_Records drawn from a dataset:_

== Segment start ==

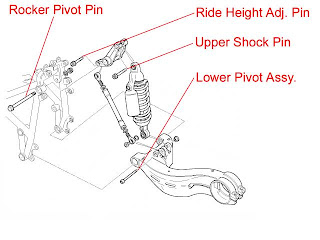 Suzuki Kawasaki Harley Davidson Motorcycle Parts Diagram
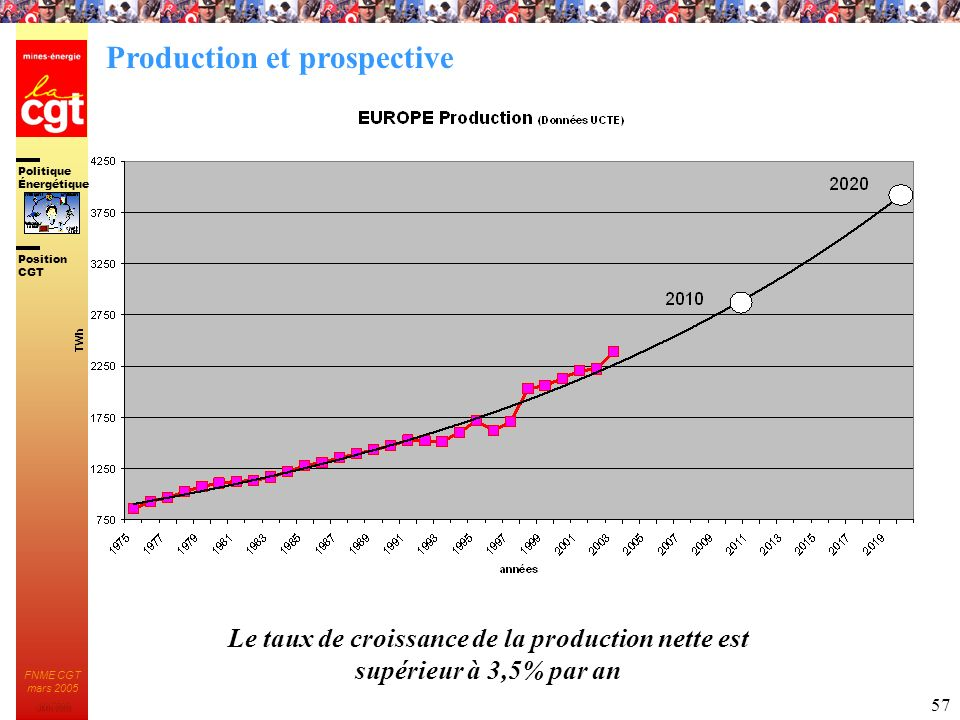 Production et prospective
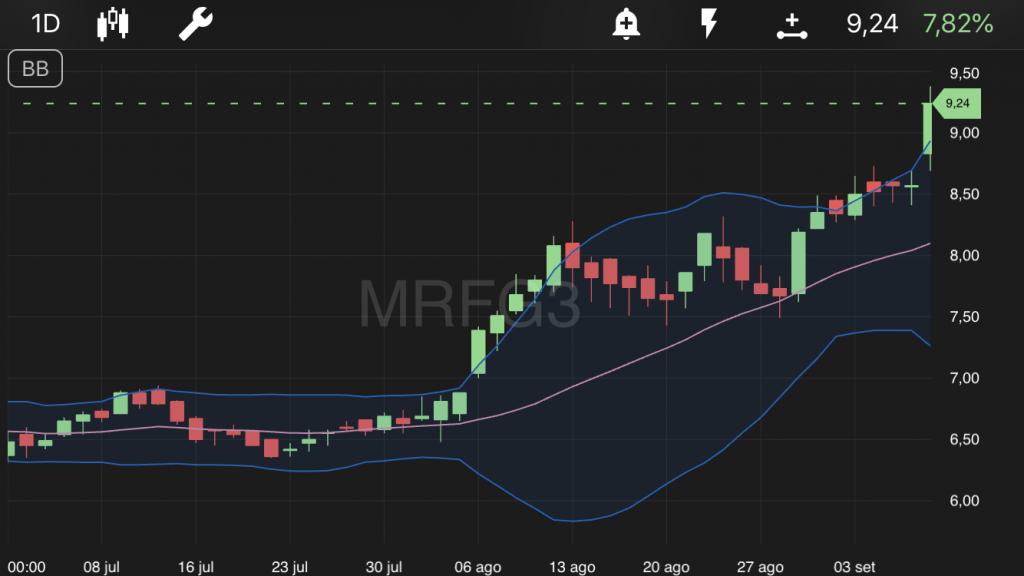 MRFG3 (Marfrig)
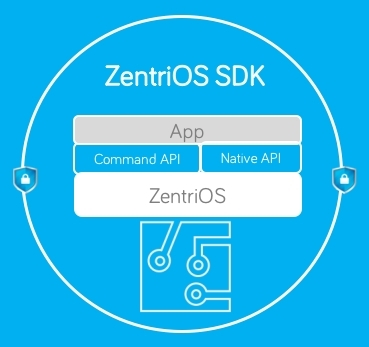 ZentriOS SDK for Connected Products (Graphic: Business Wire)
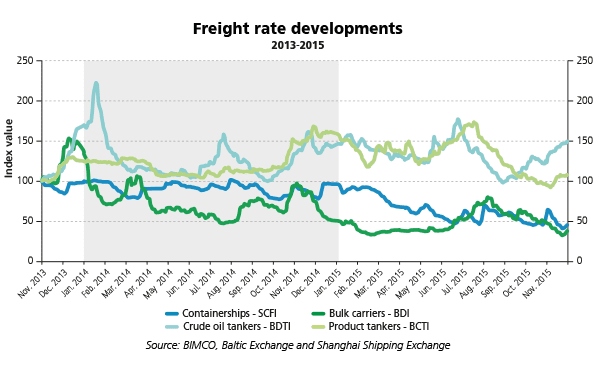 for_Web-Reflections-2016---Freight-rate-developments
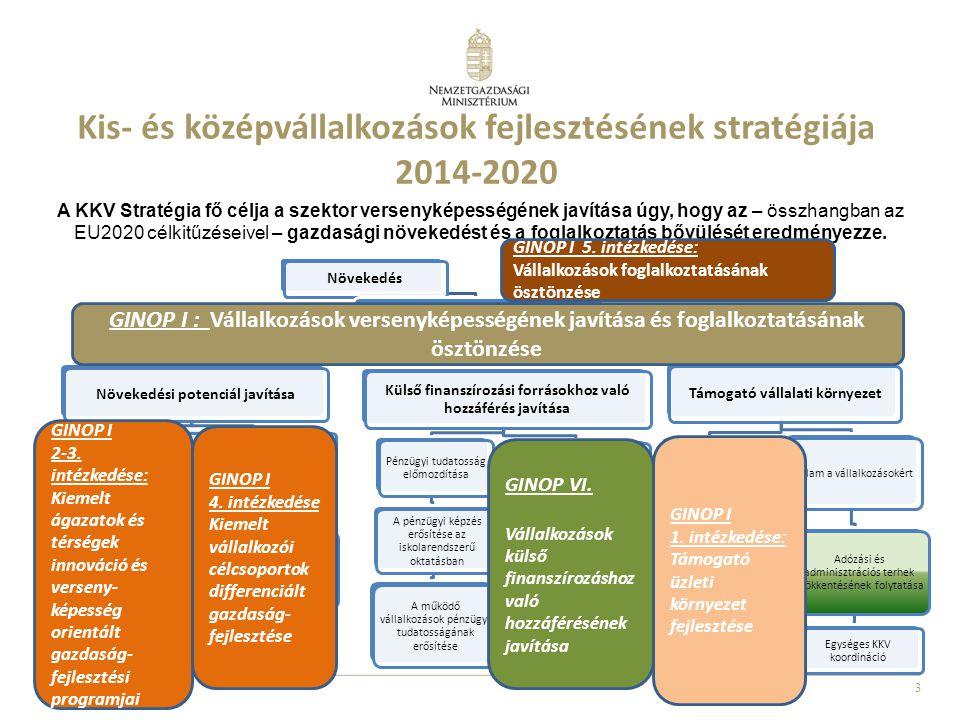 Kis- és középvállalkozások fejlesztésének stratégiája 2014-2020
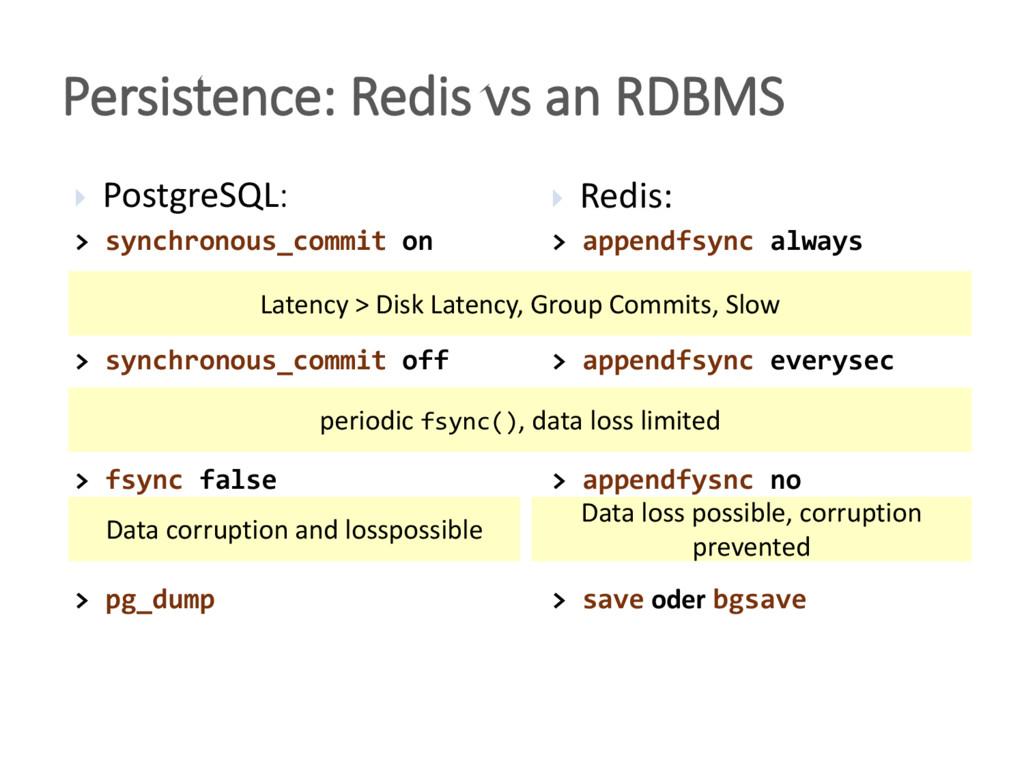  PostgreSQL: > synchronous_commit on > synchro...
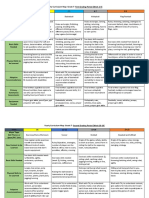 yearly curriculum map with adapted accommodations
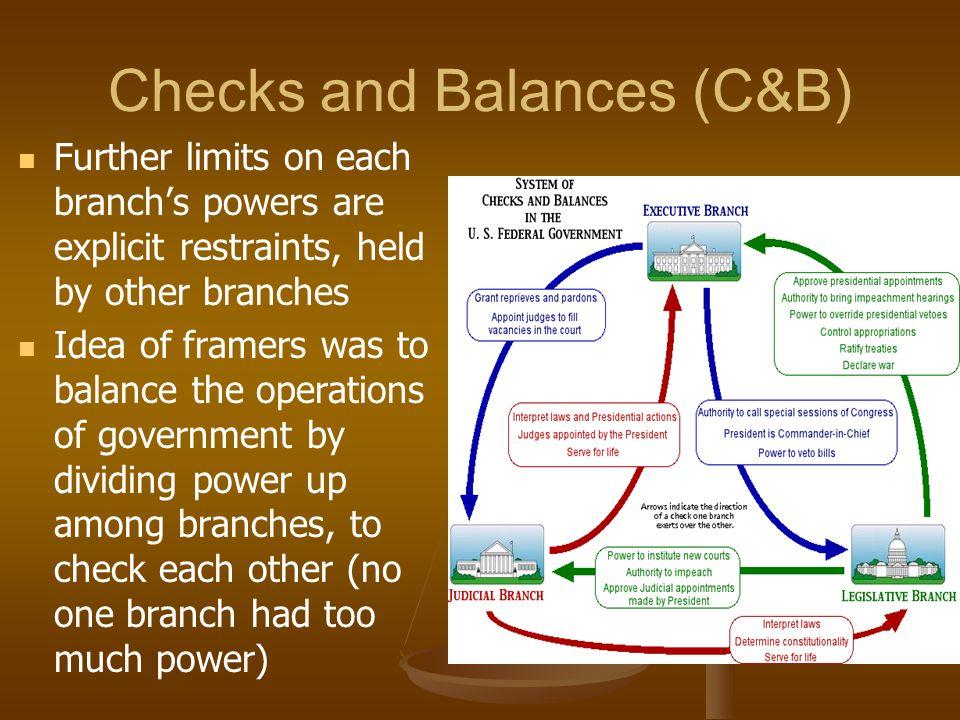Checks and Balances (C&B)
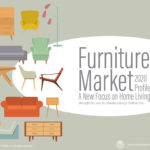 Furniture Market 2020 Presentation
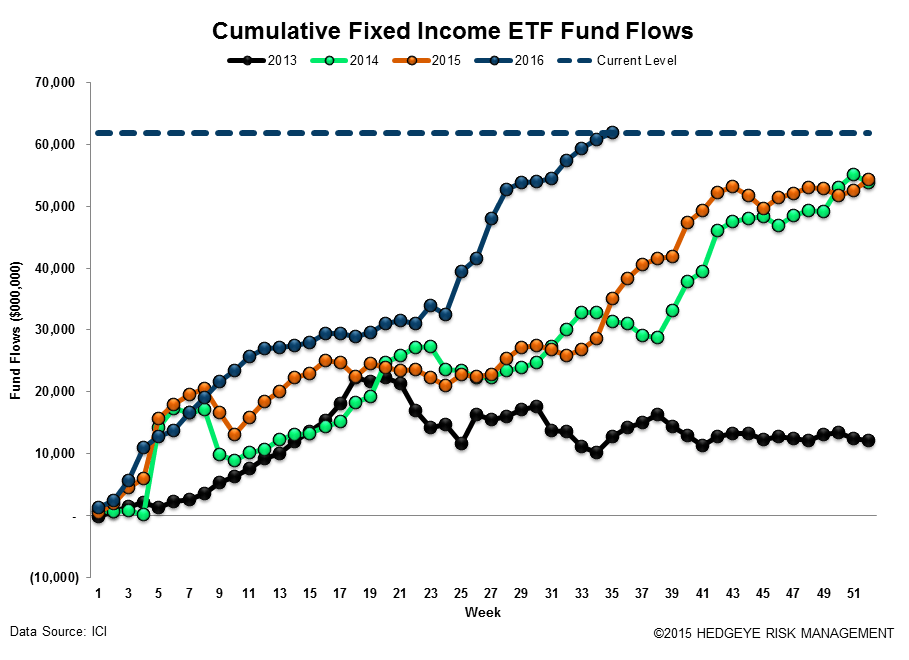 [UNLOCKED] Fund Flow Survey | Foreign Funds In Major Drawdown Territory - ICI18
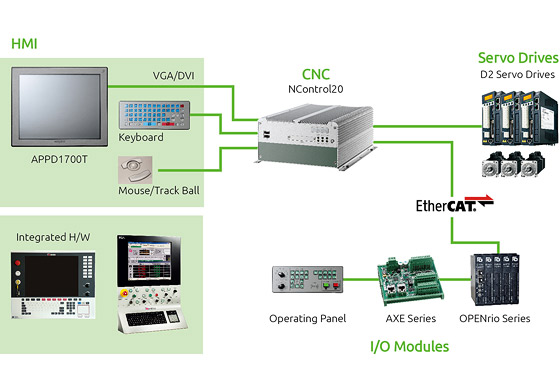 EtherCAT CNC Controller NControl20 Helps Developers Flex Design Muscles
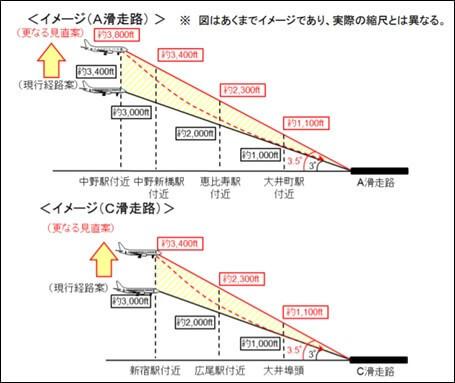 羽田空港機能強化に向けた追加対策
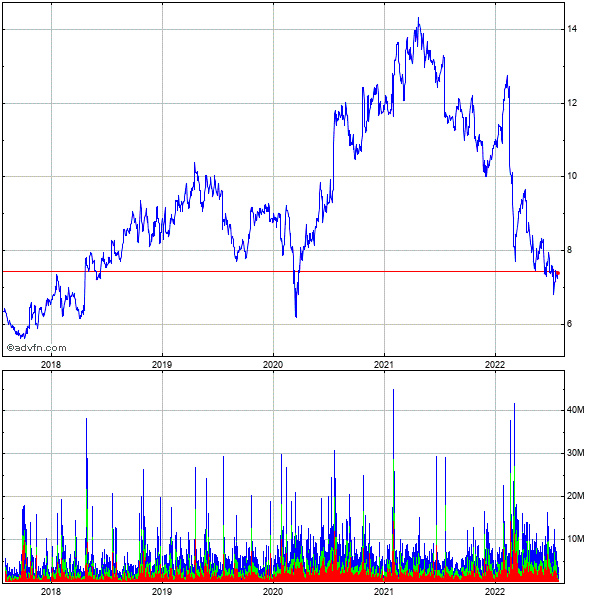 Lm Ericsson Telephone Company Ads (mm) 5 Year Historical Stock Chart May 2008 to May 2013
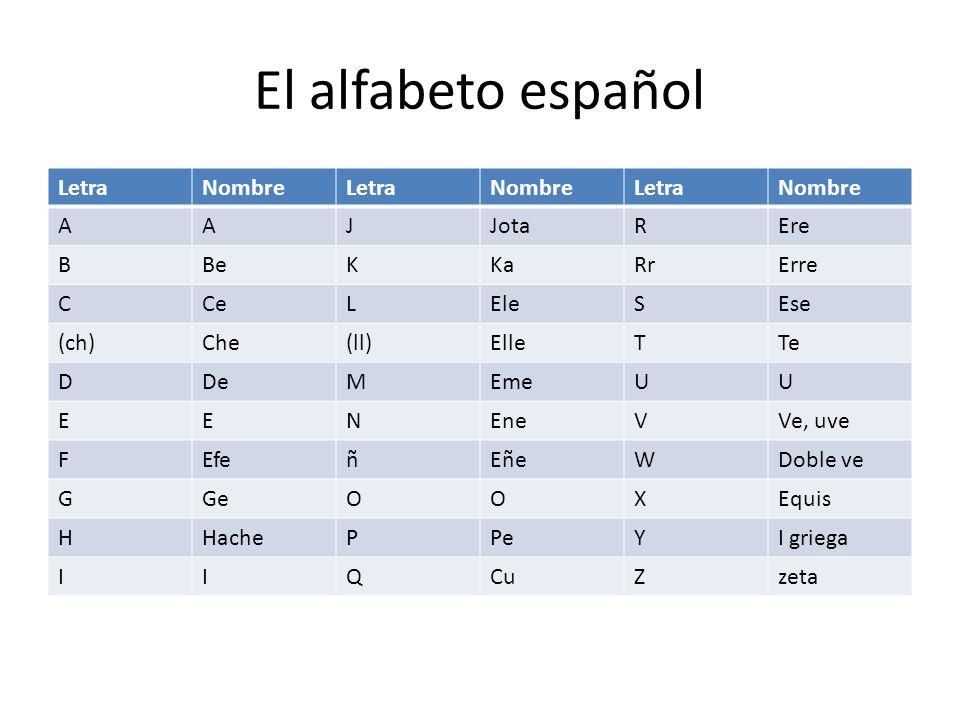 El alfabeto español LetraNombreLetraNombreLetraNombre AAJJotaREre BBeKKaRrErre CCeLEleSEse (ch)Che(ll)ElleTTe DDeMEmeUU EENEneVVe, uve FEfeñEñeWDoble ve GGeOOXEquis HHachePPeYI griega IIQCuZzeta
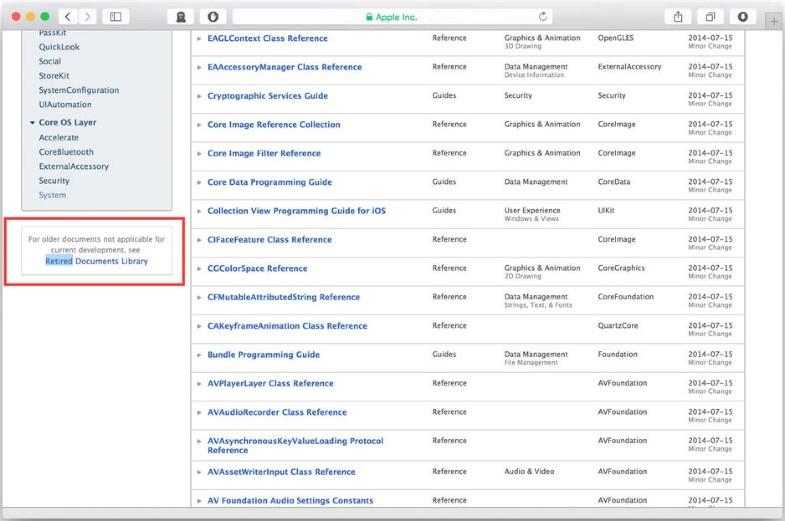 Welcome to iOS Media App Development   SpringerLink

== Segment end ==

_WHAT THE TASK ASKS:_ Repeat the entries above exactly as written, but not their pictures.

_TASK OUTPUT:_
 Suzuki Kawasaki Harley Davidson Motorcycle Parts Diagram
 Production et prospective
 MRFG3 (Marfrig)
 ZentriOS SDK for Connected Products (Graphic: Business Wire)
 for_Web-Reflections-2016---Freight-rate-developments
 Kis- és középvállalkozások fejlesztésének stratégiája 2014-2020
  PostgreSQL: > synchronous_commit on > synchro...
 yearly curriculum map with adapted accommodations
Checks and Balances (C&B)
 Furniture Market 2020 Presentation
 [UNLOCKED] Fund Flow Survey | Foreign Funds In Major Drawdown Territory - ICI18
 EtherCAT CNC Controller NControl20 Helps Developers Flex Design Muscles
 羽田空港機能強化に向けた追加対策
 Lm Ericsson Telephone Company Ads (mm) 5 Year Historical Stock Chart May 2008 to May 2013
 El alfabeto español LetraNombreLetraNombreLetraNombre AAJJotaREre BBeKKaRrErre CCeLEleSEse (ch)Che(ll)ElleTTe DDeMEmeUU EENEneVVe, uve FEfeñEñeWDoble ve GGeOOXEquis HHachePPeYI griega IIQCuZzeta
 Welcome to iOS Media App Development   SpringerLink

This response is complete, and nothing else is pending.